[Mlir-commits] [mlir] [MLIR][TOSA] Add --tosa-remove-redundant-transposes pass (PR #108260)
Jacques Pienaar
llvmlistbot at llvm.org
Fri Sep 13 11:08:08 PDT 2024
================
@@ -0,0 +1,731 @@
+//===- TosaRemoveRedundantTransposes.cpp
+//------------------------------------------------===//
+//
+// Part of the LLVM Project, under the Apache License v2.0 with LLVM Exceptions.
+// See https://llvm.org/LICENSE.txt for license information.
+// SPDX-License-Identifier: Apache-2.0 WITH LLVM-exception
+//
+//===----------------------------------------------------------------------===//
+
+// ----------
+// Motivation:
+// ----------
+
+// Some legalization pathways introduce redundant tosa.TRANSPOSE
+// operations that result in avoidable data movement. For example,
+// PyTorch -> TOSA contains a lot of unnecessary transposes due
+// to conversions between NCHW and NHWC.
+
+// We wish to remove all the ones that we can, since in general
+// it is possible to remove the overwhelming majority.
+
+// -------------------
+// High-Level Overview:
+// -------------------
+
+// The pass begins at a downstream transpose with some perms tensor.
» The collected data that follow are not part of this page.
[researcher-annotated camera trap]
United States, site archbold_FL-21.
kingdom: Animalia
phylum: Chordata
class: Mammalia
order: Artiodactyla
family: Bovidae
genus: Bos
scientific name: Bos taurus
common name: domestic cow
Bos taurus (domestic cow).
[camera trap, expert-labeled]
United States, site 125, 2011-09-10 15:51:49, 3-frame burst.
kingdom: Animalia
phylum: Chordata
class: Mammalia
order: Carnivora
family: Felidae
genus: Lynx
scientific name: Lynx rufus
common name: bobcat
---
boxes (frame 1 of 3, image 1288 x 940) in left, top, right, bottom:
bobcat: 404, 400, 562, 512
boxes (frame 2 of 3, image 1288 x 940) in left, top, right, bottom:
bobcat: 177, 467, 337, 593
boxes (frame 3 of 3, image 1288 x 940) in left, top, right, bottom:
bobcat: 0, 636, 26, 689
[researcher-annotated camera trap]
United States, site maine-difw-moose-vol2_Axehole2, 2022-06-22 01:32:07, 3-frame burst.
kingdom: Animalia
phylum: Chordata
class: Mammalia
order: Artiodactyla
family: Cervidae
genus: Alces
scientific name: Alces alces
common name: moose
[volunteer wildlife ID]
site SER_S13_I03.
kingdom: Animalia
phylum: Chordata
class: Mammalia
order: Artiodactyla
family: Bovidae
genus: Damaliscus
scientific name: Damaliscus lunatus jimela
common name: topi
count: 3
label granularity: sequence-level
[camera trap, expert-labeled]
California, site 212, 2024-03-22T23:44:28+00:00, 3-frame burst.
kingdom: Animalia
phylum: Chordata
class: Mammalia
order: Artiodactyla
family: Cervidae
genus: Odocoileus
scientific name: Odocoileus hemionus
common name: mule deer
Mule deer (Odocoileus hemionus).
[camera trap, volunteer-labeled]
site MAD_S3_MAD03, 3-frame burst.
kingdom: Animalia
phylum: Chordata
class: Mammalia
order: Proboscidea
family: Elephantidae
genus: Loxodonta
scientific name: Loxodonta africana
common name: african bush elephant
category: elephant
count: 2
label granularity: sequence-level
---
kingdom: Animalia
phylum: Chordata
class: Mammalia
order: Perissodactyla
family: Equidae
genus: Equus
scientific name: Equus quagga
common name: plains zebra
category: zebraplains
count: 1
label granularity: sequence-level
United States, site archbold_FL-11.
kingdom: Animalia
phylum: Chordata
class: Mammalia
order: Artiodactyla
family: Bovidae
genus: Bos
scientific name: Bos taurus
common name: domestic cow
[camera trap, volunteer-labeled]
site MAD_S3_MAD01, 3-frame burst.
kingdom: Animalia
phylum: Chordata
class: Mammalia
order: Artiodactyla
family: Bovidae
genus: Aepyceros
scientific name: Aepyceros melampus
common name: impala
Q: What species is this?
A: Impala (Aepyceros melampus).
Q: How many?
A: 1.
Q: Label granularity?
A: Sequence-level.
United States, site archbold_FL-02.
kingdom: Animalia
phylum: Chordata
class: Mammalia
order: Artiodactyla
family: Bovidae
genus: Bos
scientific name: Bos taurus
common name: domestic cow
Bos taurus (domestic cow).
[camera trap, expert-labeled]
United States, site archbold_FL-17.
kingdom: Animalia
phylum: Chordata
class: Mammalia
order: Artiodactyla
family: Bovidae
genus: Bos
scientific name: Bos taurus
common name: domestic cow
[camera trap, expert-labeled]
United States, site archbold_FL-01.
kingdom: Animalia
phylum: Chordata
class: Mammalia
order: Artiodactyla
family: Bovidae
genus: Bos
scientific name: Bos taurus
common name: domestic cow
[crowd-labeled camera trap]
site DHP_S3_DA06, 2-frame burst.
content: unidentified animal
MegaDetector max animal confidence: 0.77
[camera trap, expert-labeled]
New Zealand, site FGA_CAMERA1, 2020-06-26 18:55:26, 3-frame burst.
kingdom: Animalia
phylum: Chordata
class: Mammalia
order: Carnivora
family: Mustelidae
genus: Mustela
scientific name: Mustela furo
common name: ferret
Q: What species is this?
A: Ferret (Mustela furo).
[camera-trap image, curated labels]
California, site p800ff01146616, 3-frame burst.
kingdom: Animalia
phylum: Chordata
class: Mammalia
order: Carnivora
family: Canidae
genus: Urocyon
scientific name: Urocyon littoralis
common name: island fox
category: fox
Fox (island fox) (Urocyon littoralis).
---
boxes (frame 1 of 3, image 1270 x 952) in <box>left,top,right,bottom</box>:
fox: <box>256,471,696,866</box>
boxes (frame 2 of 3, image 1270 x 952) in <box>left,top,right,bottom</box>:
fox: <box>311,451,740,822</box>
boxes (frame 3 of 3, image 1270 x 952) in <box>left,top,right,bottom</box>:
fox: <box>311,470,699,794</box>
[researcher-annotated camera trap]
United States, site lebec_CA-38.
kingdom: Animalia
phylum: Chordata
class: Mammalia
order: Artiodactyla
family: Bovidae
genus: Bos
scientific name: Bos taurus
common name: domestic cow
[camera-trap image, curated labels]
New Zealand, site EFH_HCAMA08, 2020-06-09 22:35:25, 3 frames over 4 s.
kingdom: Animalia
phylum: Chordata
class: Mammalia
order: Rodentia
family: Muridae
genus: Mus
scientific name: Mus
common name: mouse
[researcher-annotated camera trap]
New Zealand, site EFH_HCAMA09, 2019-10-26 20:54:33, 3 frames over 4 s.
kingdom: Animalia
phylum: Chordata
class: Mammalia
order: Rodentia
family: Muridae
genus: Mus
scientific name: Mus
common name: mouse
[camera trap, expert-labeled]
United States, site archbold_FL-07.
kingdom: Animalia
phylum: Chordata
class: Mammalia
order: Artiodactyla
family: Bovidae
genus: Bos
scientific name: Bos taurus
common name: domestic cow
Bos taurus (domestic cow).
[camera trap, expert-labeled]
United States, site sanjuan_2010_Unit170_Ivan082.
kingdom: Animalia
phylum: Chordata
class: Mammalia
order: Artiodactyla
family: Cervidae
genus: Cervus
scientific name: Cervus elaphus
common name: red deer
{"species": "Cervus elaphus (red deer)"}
+// It traverses the dependencies upward, accepting only TosaElementwise
+// operators. Dependencies must terminate in nullifying transposes (when
+// composed, they form the identity), reshapes we can fold the transpose into,
+// or consts.
+
+// Conceptually, we then "bubble up" the downstream transpose until
+// we hit the sources. For constants, we generate a new constants, composed
+// with the downstream transpose. For nullifying transposes, we "cancel"
+// them. For reshapes, we fold the transpose into them.
+
+// We then ensure that we do not cause any duplication by "converting"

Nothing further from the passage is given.